● TASK GOAL:
Return every line of the records below that contains the string "locateOnScreen".

[Records of scene-based questions]
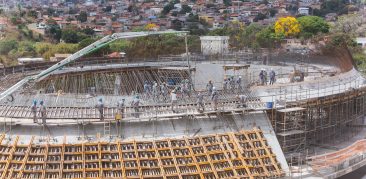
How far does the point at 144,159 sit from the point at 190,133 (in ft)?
7.14

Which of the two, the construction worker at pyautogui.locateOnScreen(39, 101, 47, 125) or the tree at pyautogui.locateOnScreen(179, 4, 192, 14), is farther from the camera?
the tree at pyautogui.locateOnScreen(179, 4, 192, 14)

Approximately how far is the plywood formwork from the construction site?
0.03 m

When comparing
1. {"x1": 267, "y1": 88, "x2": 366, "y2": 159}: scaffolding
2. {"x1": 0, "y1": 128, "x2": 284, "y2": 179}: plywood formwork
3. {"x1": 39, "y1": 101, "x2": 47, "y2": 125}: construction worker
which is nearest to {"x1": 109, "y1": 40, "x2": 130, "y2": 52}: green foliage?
{"x1": 267, "y1": 88, "x2": 366, "y2": 159}: scaffolding

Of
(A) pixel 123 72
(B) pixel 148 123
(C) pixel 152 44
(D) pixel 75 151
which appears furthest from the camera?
(C) pixel 152 44

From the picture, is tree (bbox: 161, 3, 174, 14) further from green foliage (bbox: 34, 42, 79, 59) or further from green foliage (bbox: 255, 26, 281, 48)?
green foliage (bbox: 34, 42, 79, 59)

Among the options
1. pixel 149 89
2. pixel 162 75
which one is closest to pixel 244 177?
pixel 149 89

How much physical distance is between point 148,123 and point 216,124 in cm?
251

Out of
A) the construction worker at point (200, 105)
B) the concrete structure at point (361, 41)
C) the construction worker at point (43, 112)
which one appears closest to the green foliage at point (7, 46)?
the concrete structure at point (361, 41)

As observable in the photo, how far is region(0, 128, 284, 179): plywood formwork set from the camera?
52.7 feet

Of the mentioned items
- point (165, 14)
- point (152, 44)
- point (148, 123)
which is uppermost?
point (148, 123)

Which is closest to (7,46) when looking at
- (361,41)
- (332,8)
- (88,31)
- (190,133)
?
(88,31)

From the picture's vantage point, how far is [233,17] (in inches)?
4028

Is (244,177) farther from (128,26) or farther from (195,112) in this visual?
(128,26)

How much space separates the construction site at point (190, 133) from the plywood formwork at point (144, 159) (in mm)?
32
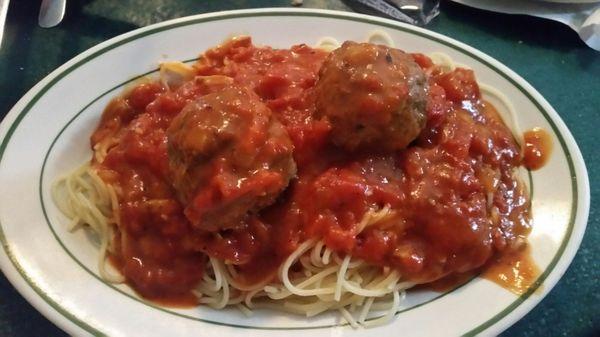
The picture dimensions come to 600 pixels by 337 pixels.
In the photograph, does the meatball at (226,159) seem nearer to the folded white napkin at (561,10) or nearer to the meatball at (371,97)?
the meatball at (371,97)

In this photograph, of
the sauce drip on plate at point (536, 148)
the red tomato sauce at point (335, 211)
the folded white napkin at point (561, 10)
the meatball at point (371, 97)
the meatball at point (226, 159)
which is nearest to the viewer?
the meatball at point (226, 159)

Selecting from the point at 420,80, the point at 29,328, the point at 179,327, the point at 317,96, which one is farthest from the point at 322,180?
the point at 29,328

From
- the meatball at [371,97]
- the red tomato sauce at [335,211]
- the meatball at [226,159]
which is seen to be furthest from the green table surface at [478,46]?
the meatball at [226,159]

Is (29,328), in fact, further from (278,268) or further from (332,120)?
(332,120)

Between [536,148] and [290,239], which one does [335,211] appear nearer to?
[290,239]

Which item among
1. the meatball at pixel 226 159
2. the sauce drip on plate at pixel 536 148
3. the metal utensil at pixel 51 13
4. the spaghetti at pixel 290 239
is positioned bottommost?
the spaghetti at pixel 290 239

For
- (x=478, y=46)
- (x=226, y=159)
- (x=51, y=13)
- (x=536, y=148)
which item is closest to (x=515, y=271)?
(x=536, y=148)
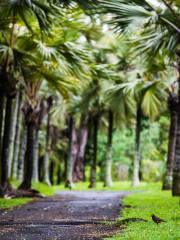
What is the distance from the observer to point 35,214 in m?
13.0

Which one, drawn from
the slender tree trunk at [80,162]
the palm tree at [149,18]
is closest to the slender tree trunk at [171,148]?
the palm tree at [149,18]

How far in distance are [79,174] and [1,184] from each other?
78.5 feet

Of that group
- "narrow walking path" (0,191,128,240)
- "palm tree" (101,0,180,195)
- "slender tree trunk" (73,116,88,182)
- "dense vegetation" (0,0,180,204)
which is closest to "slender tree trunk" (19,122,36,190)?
"dense vegetation" (0,0,180,204)

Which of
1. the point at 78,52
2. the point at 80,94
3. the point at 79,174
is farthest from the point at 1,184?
the point at 79,174

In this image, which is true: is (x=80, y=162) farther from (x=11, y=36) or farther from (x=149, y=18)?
(x=149, y=18)

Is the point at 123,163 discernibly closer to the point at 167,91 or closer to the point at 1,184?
the point at 167,91

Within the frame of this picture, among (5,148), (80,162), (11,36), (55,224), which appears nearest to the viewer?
(55,224)

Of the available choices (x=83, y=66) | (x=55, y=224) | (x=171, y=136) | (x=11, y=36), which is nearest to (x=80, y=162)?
(x=171, y=136)

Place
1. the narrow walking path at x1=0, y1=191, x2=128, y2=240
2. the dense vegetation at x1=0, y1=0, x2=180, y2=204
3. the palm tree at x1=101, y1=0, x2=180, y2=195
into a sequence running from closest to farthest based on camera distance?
the narrow walking path at x1=0, y1=191, x2=128, y2=240 < the palm tree at x1=101, y1=0, x2=180, y2=195 < the dense vegetation at x1=0, y1=0, x2=180, y2=204

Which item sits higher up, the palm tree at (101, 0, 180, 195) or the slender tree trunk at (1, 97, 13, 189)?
the palm tree at (101, 0, 180, 195)

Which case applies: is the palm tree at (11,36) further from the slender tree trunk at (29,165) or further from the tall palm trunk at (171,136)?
the tall palm trunk at (171,136)

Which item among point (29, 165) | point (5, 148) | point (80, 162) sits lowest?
point (29, 165)

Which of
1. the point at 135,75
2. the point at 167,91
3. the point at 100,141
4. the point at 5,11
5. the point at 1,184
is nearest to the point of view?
the point at 5,11

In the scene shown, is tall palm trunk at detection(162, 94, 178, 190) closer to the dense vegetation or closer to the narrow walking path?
the dense vegetation
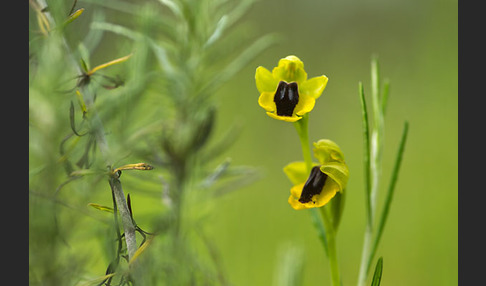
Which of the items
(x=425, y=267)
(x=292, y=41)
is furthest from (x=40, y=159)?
(x=292, y=41)

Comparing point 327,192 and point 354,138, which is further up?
point 327,192

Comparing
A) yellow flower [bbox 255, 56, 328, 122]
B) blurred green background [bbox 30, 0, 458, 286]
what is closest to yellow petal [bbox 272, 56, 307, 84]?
yellow flower [bbox 255, 56, 328, 122]

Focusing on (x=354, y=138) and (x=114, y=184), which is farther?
(x=354, y=138)

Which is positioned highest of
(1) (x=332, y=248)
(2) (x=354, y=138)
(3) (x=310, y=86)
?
(3) (x=310, y=86)

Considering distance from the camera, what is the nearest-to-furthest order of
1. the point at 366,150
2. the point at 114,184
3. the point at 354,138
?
the point at 114,184
the point at 366,150
the point at 354,138

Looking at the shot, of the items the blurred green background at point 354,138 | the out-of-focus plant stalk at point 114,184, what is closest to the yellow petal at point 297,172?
the out-of-focus plant stalk at point 114,184

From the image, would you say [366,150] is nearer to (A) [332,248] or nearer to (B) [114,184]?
(A) [332,248]

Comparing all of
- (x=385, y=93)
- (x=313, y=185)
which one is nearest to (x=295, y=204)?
(x=313, y=185)

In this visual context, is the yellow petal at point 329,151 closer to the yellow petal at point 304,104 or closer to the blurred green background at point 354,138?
A: the yellow petal at point 304,104

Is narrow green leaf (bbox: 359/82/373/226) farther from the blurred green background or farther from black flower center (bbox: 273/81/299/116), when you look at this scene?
the blurred green background
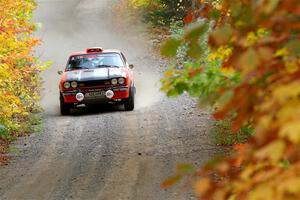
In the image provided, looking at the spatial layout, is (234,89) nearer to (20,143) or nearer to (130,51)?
(20,143)

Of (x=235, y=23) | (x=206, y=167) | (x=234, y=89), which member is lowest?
(x=206, y=167)

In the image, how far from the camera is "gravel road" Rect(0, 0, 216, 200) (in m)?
10.1

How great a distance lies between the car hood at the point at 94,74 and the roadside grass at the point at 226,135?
3.70 meters

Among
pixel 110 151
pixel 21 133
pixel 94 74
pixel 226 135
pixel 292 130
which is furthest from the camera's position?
pixel 94 74

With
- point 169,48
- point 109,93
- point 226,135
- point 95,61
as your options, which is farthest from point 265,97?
point 95,61

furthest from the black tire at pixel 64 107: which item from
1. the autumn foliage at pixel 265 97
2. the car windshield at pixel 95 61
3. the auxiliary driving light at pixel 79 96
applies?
the autumn foliage at pixel 265 97

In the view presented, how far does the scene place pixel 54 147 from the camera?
14.1 m

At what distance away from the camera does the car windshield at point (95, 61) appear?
18.0 meters

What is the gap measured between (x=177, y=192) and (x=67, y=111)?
30.4 feet

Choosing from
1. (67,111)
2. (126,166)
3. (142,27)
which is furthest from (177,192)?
(142,27)

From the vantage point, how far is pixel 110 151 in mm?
12969

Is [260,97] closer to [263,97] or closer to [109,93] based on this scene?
[263,97]

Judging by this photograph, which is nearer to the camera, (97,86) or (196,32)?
(196,32)

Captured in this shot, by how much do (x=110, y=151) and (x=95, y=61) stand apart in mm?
5571
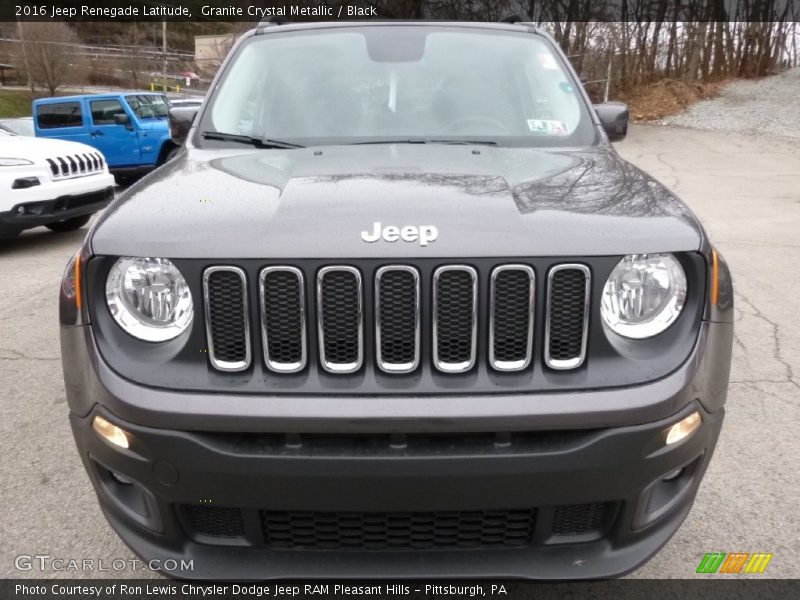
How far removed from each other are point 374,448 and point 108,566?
1303mm

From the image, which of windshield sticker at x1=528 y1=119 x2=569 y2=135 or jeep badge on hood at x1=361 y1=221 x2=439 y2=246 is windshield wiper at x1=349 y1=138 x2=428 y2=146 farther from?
jeep badge on hood at x1=361 y1=221 x2=439 y2=246

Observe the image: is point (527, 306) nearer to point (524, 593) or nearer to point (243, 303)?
point (243, 303)

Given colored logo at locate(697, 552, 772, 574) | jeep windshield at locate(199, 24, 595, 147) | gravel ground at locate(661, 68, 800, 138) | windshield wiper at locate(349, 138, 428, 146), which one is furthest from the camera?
gravel ground at locate(661, 68, 800, 138)

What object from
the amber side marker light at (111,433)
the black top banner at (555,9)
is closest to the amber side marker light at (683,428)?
the amber side marker light at (111,433)

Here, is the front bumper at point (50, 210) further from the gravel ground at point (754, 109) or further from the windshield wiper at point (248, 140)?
the gravel ground at point (754, 109)

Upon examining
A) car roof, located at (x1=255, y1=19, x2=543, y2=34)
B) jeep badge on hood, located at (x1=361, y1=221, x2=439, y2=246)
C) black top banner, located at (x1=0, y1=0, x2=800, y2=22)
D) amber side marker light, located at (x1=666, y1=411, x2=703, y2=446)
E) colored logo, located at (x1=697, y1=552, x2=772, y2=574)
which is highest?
black top banner, located at (x1=0, y1=0, x2=800, y2=22)

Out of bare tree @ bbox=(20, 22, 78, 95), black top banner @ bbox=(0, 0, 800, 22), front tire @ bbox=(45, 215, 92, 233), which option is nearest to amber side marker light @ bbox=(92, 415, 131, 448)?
front tire @ bbox=(45, 215, 92, 233)

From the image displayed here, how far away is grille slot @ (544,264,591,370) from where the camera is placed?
5.76 feet

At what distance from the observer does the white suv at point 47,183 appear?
281 inches

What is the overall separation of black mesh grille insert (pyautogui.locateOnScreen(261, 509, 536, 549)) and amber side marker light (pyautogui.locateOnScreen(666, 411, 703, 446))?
15.5 inches

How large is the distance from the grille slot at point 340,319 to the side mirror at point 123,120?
13.1 m

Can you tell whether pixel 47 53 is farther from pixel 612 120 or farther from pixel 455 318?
pixel 455 318

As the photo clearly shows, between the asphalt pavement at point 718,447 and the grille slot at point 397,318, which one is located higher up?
the grille slot at point 397,318

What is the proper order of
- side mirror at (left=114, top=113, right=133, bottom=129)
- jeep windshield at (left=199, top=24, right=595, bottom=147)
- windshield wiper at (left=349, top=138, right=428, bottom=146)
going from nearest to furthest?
windshield wiper at (left=349, top=138, right=428, bottom=146) → jeep windshield at (left=199, top=24, right=595, bottom=147) → side mirror at (left=114, top=113, right=133, bottom=129)
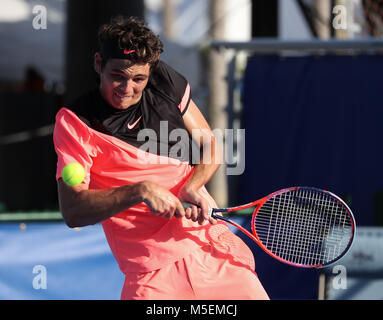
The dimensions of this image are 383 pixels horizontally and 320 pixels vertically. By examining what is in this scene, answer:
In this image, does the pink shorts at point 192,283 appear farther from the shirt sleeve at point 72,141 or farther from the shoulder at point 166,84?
the shoulder at point 166,84

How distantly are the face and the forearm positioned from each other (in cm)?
39

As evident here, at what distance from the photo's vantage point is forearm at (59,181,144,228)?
2.42m

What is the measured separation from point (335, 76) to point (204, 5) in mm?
14997

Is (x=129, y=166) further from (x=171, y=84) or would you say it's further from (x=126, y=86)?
→ (x=171, y=84)

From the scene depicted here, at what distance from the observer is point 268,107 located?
667 cm

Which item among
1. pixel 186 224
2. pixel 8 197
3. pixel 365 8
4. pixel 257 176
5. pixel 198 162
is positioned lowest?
pixel 8 197

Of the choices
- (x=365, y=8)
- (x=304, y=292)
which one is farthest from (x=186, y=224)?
(x=365, y=8)

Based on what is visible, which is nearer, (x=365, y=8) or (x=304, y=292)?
(x=304, y=292)

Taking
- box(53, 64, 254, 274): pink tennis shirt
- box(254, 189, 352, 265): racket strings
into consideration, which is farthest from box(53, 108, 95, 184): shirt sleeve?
box(254, 189, 352, 265): racket strings

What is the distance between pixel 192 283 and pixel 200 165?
53 cm

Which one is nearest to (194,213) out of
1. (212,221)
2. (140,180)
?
(212,221)

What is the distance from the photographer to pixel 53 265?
425 cm

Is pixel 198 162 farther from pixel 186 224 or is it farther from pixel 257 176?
pixel 257 176

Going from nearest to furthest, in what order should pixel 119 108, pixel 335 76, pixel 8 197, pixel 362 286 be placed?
pixel 119 108 < pixel 362 286 < pixel 335 76 < pixel 8 197
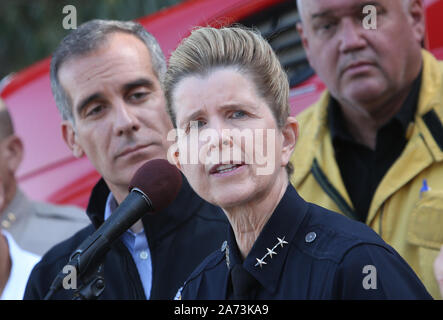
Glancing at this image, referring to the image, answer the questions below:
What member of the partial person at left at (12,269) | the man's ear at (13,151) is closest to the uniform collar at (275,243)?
the partial person at left at (12,269)

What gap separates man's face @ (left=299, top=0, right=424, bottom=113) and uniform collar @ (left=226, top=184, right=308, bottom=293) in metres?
1.03

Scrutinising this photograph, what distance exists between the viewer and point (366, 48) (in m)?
2.64

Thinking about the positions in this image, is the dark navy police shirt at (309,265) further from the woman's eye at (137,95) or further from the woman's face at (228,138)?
the woman's eye at (137,95)

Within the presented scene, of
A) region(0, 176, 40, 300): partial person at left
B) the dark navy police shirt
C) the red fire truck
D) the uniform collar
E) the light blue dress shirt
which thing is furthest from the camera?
the red fire truck

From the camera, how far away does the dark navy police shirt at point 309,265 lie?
1536 mm

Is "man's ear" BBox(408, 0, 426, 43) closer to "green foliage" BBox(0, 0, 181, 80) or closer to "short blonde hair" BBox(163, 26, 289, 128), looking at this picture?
"short blonde hair" BBox(163, 26, 289, 128)

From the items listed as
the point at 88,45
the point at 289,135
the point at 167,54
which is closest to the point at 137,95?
the point at 88,45

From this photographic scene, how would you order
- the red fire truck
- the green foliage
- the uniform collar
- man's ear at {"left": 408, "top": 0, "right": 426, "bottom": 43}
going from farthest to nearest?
the green foliage, the red fire truck, man's ear at {"left": 408, "top": 0, "right": 426, "bottom": 43}, the uniform collar

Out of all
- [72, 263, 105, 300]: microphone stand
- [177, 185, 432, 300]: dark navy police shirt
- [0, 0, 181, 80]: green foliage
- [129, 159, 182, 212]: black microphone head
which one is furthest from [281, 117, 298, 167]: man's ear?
[0, 0, 181, 80]: green foliage

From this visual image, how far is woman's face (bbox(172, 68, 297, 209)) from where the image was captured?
1705 mm

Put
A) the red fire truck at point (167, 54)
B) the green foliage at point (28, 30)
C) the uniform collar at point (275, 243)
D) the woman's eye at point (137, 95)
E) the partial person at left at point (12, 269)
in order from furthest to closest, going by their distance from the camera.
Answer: the green foliage at point (28, 30), the red fire truck at point (167, 54), the partial person at left at point (12, 269), the woman's eye at point (137, 95), the uniform collar at point (275, 243)

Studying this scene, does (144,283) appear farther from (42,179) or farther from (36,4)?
(36,4)

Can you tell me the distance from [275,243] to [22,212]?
2.36 metres
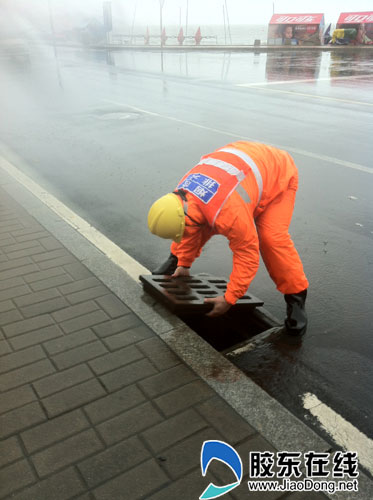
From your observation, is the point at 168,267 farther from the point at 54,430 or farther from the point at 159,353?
the point at 54,430

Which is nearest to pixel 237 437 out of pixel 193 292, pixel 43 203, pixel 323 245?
pixel 193 292

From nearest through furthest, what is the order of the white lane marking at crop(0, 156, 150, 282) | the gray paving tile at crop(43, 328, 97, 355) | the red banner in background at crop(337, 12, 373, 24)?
the gray paving tile at crop(43, 328, 97, 355)
the white lane marking at crop(0, 156, 150, 282)
the red banner in background at crop(337, 12, 373, 24)

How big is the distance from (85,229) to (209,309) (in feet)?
7.02

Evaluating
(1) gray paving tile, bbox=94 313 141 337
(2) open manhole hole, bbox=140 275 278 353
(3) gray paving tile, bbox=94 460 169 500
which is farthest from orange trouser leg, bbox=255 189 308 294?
(3) gray paving tile, bbox=94 460 169 500

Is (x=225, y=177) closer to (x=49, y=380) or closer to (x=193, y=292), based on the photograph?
(x=193, y=292)

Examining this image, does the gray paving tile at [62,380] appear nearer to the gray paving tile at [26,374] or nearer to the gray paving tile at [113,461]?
the gray paving tile at [26,374]

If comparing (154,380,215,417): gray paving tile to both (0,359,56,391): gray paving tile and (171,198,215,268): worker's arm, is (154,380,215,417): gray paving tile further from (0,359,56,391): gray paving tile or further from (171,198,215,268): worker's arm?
(171,198,215,268): worker's arm

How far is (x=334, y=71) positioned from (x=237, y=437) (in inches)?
751

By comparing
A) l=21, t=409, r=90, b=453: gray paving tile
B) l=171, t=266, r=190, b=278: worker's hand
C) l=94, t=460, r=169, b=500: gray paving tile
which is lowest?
l=94, t=460, r=169, b=500: gray paving tile

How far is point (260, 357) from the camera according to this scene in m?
3.23

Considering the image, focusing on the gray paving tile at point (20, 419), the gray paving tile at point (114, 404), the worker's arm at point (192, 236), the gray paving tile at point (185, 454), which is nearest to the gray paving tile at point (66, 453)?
the gray paving tile at point (114, 404)

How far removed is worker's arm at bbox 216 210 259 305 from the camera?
290cm

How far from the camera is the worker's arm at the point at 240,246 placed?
2896 millimetres

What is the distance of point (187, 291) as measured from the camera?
3.69m
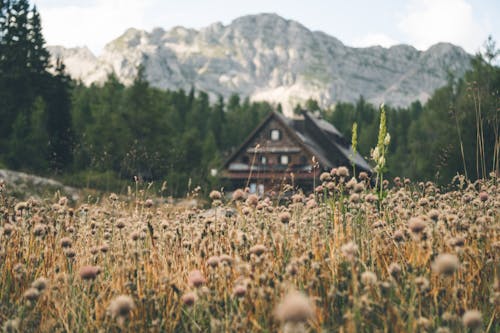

● RESULT OF THE EXERCISE:
Which of the two, the construction worker at pyautogui.locateOnScreen(39, 101, 47, 125) or the tree at pyautogui.locateOnScreen(179, 4, 192, 14), is farther from the camera?
the tree at pyautogui.locateOnScreen(179, 4, 192, 14)
What is the overall separation of black mesh grille insert (pyautogui.locateOnScreen(261, 509, 536, 549)) and amber side marker light (pyautogui.locateOnScreen(666, 411, 703, 446))?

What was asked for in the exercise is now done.